Caption-style text data.
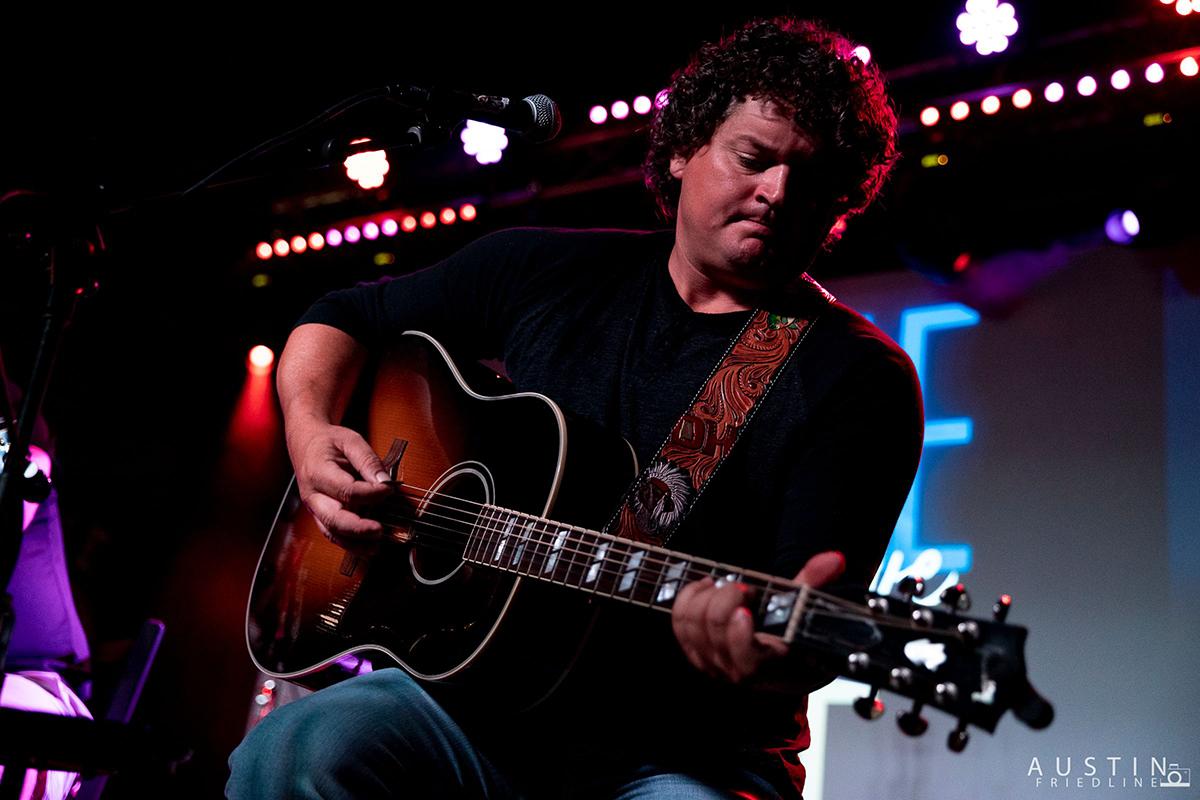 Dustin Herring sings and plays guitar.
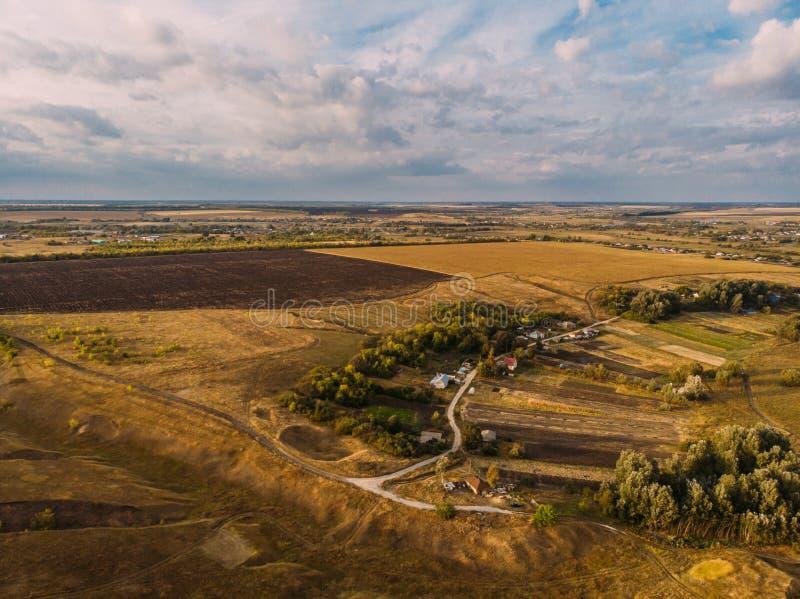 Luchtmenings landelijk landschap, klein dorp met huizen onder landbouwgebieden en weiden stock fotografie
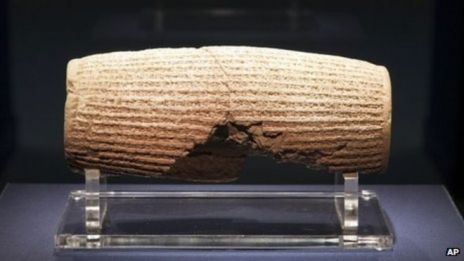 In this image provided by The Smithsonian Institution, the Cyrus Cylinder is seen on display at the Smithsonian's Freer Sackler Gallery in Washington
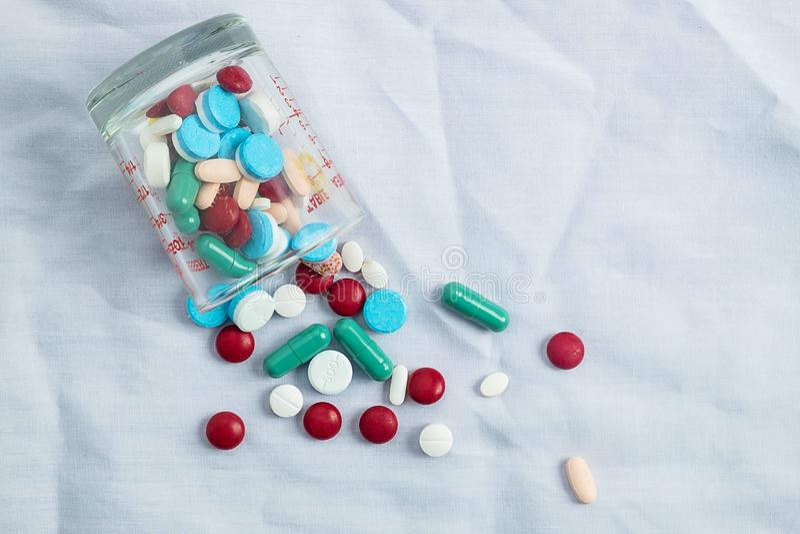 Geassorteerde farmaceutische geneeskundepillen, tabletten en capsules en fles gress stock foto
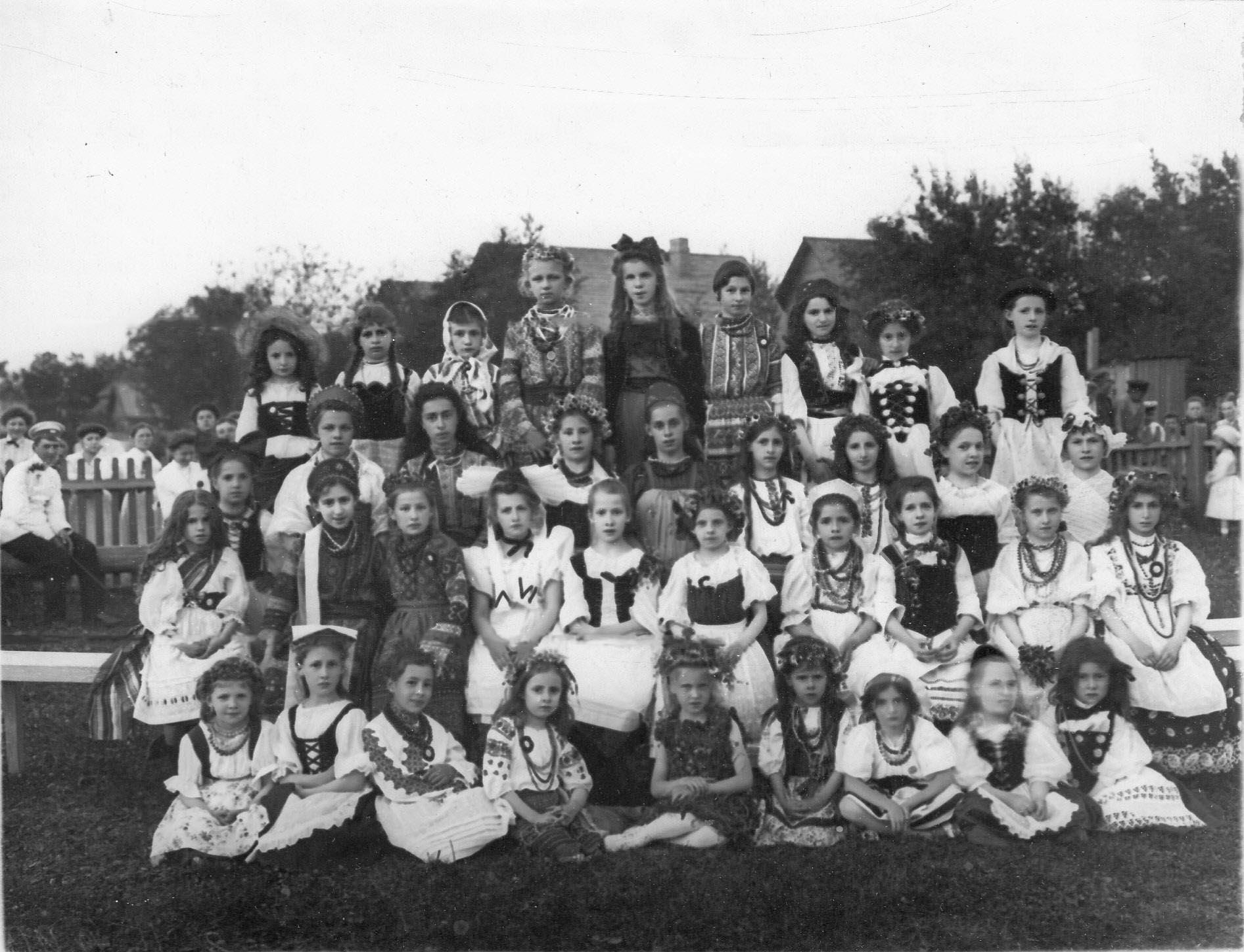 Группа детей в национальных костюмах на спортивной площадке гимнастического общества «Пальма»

The problem. Transcribe all of the data above verbatim but omit every picture.

Solution to this problem.
 Dustin Herring sings and plays guitar.
 Luchtmenings landelijk landschap, klein dorp met huizen onder landbouwgebieden en weiden stock fotografie
 In this image provided by The Smithsonian Institution, the Cyrus Cylinder is seen on display at the Smithsonian's Freer Sackler Gallery in Washington
 Geassorteerde farmaceutische geneeskundepillen, tabletten en capsules en fles gress stock foto
 Группа детей в национальных костюмах на спортивной площадке гимнастического общества «Пальма»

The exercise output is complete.